Dopo esserci confrontati con noi stessi nelle «riflessioni sotto l’ombrellone», usciamo dal nostro «io», che abbiamo cercato di rinnovare, e guardiamoci attorno per vivere l’insieme, specialmente quei momenti che sono stati straordinari, nell’intento di imparare qualche cosa di nuovo o piuttosto col proposito di far riemergere certe posizioni di vita che sono essenziali in una personalità invasa da problemi del proprio quotidiano.
Imparare a vivere sempre con gli occhi vigili e la mente aperta al messaggio degli avvenimenti che giungono a scadenza regolare importanti, grandiosi come quelli delle Olimpiadi che risalgono al 776 a.C., anno della prima celebrazione ad Olimpia, in Grecia.
Nel 339 d.C. l’imperatore Teodosio le proibì per il loro carattere pagano.
Dopo un congresso tenuto a Parigi nel 1894 le nuove Olimpiadi furono tenute ad Atene nel 1896.
Sospese durante la guerra, ora vengono celebrate ogni quattro anni e sono attese da tutto il mondo.
L’aspetto più importante delle Olimpiadi è il vedere radunati i migliori atleti, provenienti da tutto il mondo.
È una realtà che si verifica solo nelle Olimpiadi e che riveste un grande valore non solo agonistico, ma specialmente morale.
Tutto ciò avviene in un clima di grande agonismo che è innato nell’essere umano: si dà tutto per battere l’avversario, ma fuori dal campo, nel villaggio olimpico, regna la fratellanza.
San Paolo, tra realtà e metafora, parla della disciplina dell’atleta:
«Non sapete che nelle corse allo stadio tutti corrono ma uno solo conquista il premio?

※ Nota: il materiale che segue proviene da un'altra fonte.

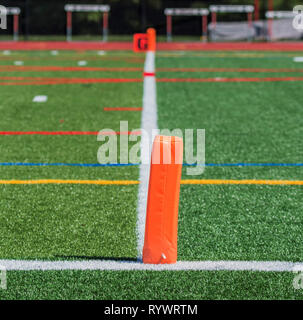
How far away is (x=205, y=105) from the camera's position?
985 centimetres

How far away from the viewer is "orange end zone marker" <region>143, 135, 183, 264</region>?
3627 millimetres


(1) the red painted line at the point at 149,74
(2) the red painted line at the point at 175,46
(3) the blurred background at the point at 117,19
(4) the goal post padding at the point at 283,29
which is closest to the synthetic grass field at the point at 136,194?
(1) the red painted line at the point at 149,74

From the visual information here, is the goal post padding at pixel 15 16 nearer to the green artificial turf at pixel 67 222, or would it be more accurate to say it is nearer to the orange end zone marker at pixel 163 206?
the green artificial turf at pixel 67 222

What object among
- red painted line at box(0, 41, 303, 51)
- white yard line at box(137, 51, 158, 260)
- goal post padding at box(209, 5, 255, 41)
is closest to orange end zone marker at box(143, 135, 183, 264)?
white yard line at box(137, 51, 158, 260)

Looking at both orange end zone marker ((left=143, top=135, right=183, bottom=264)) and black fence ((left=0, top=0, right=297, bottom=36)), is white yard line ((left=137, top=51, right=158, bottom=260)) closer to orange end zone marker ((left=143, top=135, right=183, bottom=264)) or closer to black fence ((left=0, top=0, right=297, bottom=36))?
orange end zone marker ((left=143, top=135, right=183, bottom=264))

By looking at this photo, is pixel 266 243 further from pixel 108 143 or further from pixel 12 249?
pixel 108 143

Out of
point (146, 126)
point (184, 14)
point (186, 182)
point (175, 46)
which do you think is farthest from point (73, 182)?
point (184, 14)

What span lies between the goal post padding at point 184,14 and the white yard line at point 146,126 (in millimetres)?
9813

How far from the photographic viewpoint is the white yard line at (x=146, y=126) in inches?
178

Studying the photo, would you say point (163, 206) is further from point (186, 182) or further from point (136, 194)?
point (186, 182)

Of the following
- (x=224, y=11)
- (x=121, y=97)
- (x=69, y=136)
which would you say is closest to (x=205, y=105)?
(x=121, y=97)

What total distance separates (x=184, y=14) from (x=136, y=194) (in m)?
22.8

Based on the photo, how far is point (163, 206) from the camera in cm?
371
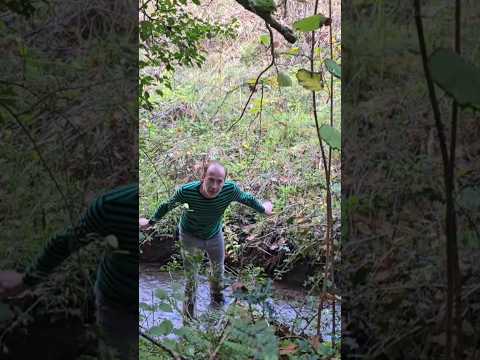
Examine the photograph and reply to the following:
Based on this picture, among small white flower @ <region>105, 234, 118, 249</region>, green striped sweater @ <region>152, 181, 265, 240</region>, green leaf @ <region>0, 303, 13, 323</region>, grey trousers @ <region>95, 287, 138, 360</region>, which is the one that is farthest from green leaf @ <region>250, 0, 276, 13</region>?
green striped sweater @ <region>152, 181, 265, 240</region>

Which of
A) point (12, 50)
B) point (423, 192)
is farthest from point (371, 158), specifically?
point (12, 50)

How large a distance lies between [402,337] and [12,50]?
1023 mm

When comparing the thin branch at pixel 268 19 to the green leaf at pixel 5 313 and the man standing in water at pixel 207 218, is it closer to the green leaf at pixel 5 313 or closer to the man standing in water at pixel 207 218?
the green leaf at pixel 5 313

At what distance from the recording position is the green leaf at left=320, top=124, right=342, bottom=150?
131cm

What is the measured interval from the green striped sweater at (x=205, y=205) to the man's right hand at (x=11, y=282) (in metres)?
1.39

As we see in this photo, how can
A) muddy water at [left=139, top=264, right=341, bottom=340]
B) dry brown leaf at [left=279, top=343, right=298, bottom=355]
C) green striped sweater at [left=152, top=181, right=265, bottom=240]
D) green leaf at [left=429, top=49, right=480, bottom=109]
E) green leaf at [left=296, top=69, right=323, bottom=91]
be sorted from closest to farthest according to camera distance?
green leaf at [left=429, top=49, right=480, bottom=109], green leaf at [left=296, top=69, right=323, bottom=91], dry brown leaf at [left=279, top=343, right=298, bottom=355], muddy water at [left=139, top=264, right=341, bottom=340], green striped sweater at [left=152, top=181, right=265, bottom=240]

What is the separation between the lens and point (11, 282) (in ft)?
4.05

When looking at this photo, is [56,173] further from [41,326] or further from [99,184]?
[41,326]

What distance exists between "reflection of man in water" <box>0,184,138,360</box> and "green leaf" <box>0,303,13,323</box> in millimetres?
25

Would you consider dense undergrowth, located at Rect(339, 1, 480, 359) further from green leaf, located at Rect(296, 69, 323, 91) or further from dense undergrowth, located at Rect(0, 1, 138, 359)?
dense undergrowth, located at Rect(0, 1, 138, 359)

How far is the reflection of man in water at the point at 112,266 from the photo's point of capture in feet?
4.05

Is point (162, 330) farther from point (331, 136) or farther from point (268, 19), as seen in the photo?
point (268, 19)

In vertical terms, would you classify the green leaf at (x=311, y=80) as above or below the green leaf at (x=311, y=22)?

«Correte anche voi in modo da conquistarlo.
«Però ogni atleta è temperante in tutto… io corro, ma non come chi è senza meta, faccio pugilato ma non come chi batte l’aria, tratto duramente il corpo e lo trascino in schiavitù perché non succeda che dopo aver predicato agli altri, venga io stesso squalificato». (1 Cor. 9,24)
Scopo morale dell’atleta è quello di vincere la staticità, l’inerzia, la pesantezza nell’intento di un corpo slanciato, snello, elegante, disinvolto.
Questa è l’etica del corpo che va trattato con disciplina perché resti come Dio l’ha creato e come la natura esige.
Deve restare agile, svelto, spedito, sciolto, elastico e quindi «leggero» contro la pesantezza dell’alcool e della droga.
Perché parlo di «leggerezza» in senso positivo, di agilità, scioltezza?
Italo Calvino nelle sue «Lezioni americane» si riferisce alla poesia delle metamorfosi di Ovidio in cui Perseo uccide a colpi di spada la pesante testa della Medusa e la depone in un «leggerissimo» strato di foglie e ramoscelli, in una tensione immane di leggerezza.
Calvino cita pure Montale in una poesia del 1953 in cui mette a confronto un Lucifero dalle ali pesantissime di bitume che cala sulle capitali dell’occidente e , nell’ansia di avere qualche cosa di leggero attorno a sé, raccomanda alla sua amica: «Conservami la cipria nello specchietto, quando la sardana si farà infernale».
Così anche Milan Kundera nel suo romanzo: «L’insostenibile leggerezza dell’essere» in contrapposizione alla «Ineluttabile pesantezza del vivere».
Tra realtà e memoria le Olimpiadi sono state davvero motivo per una riflessione profonda.